> Exercise requirements
All of the data must be output exactly, with every picture left out.

Given information below:

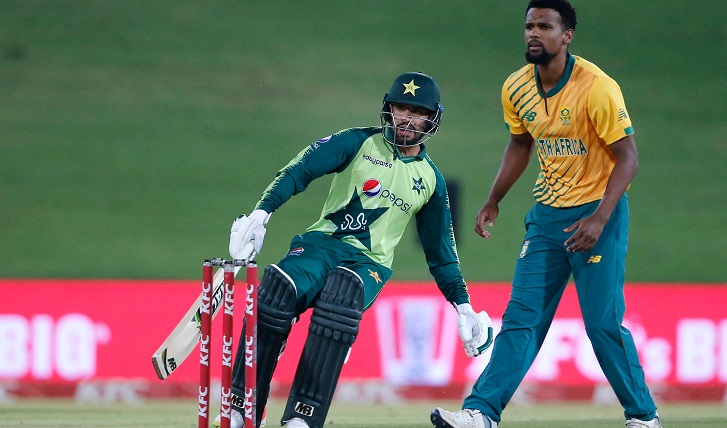 Pakistan beat South Africa with one ball to spare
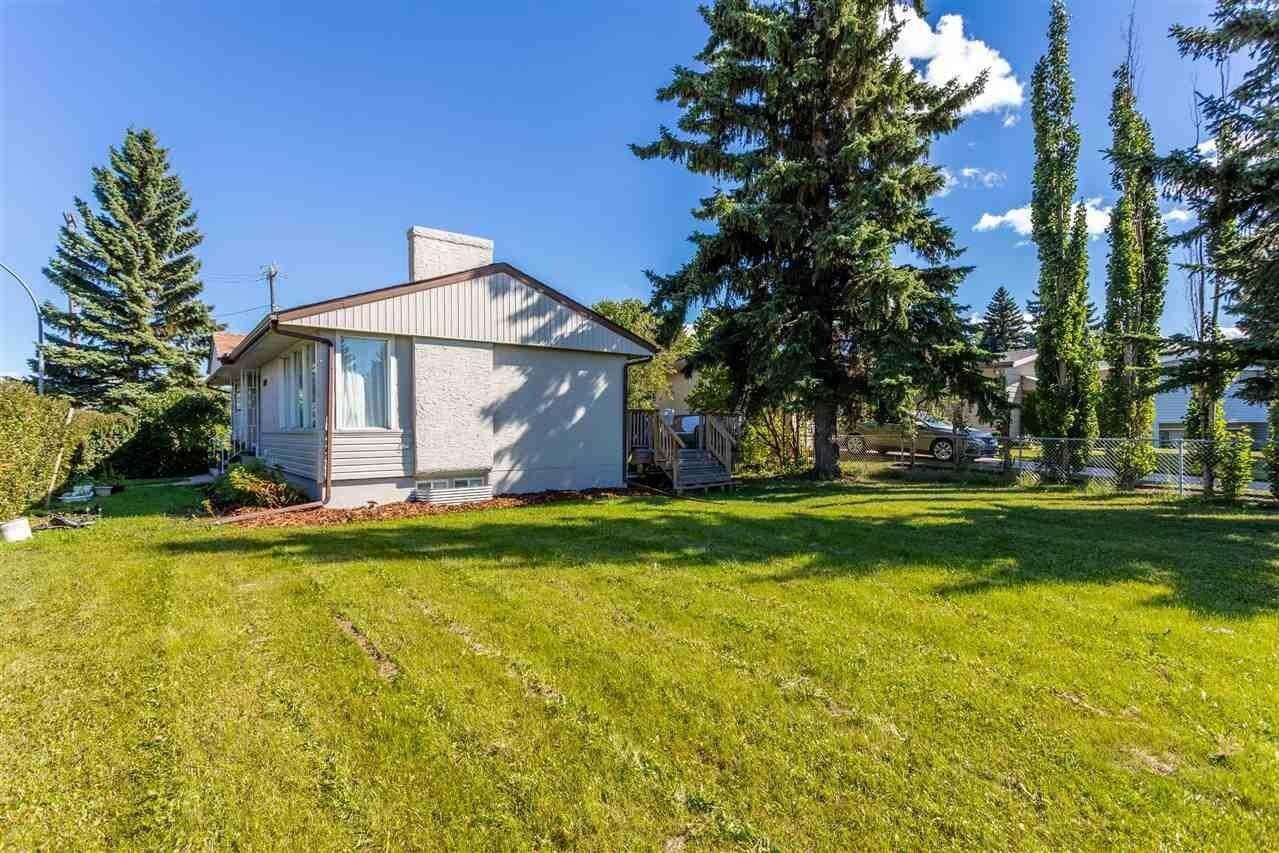 House for sale at 13107 137 Av NW Edmonton Alberta - MLS: E4216696
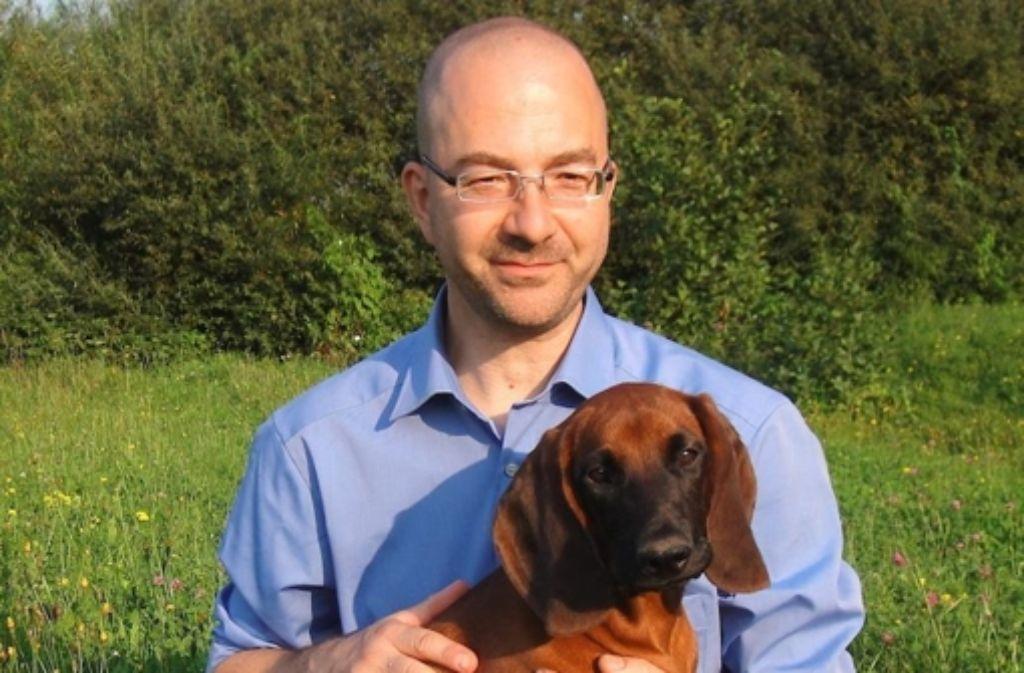 Herrr und Hund: Robert Saemann-Ischenko mit seinem Willi Foto: privat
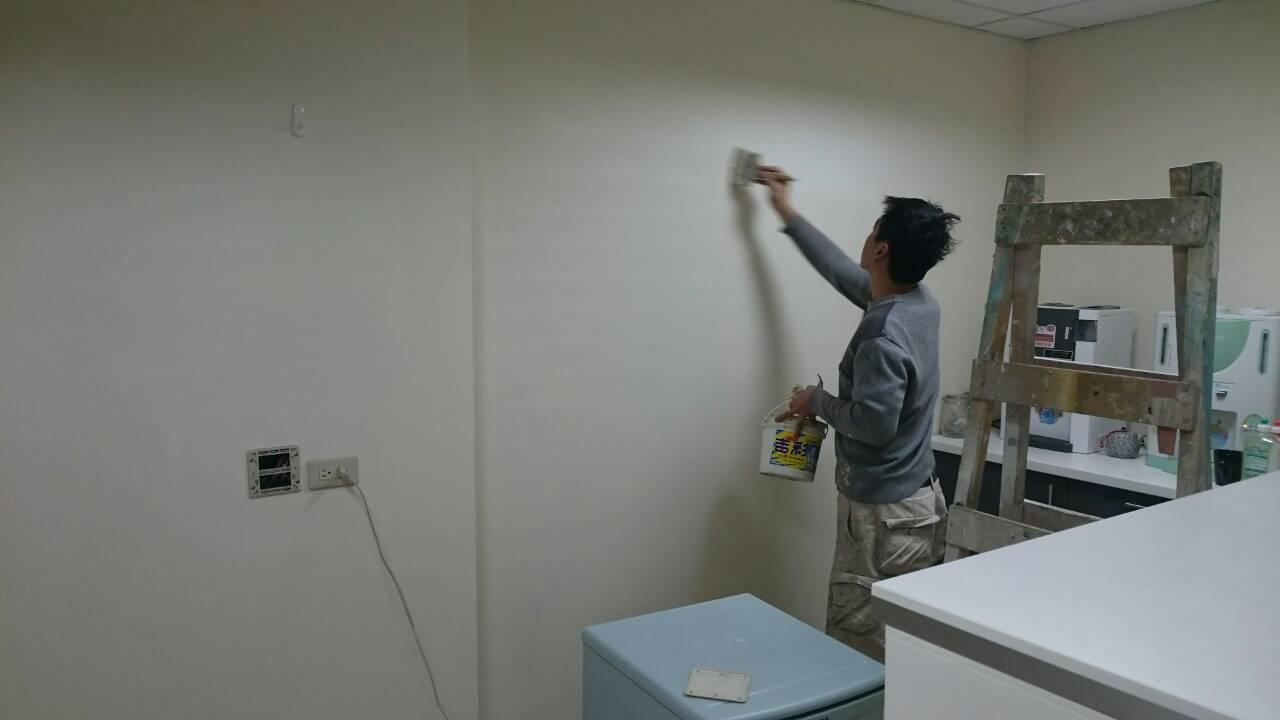 抓漏 / 防锈工程 / 油漆工程               房屋修缮 / 室内装修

End of Given information.

> The completed task
 Pakistan beat South Africa with one ball to spare
 House for sale at 13107 137 Av NW Edmonton Alberta - MLS: E4216696
 Herrr und Hund: Robert Saemann-Ischenko mit seinem Willi Foto: privat
 抓漏 / 防锈工程 / 油漆工程               房屋修缮 / 室内装修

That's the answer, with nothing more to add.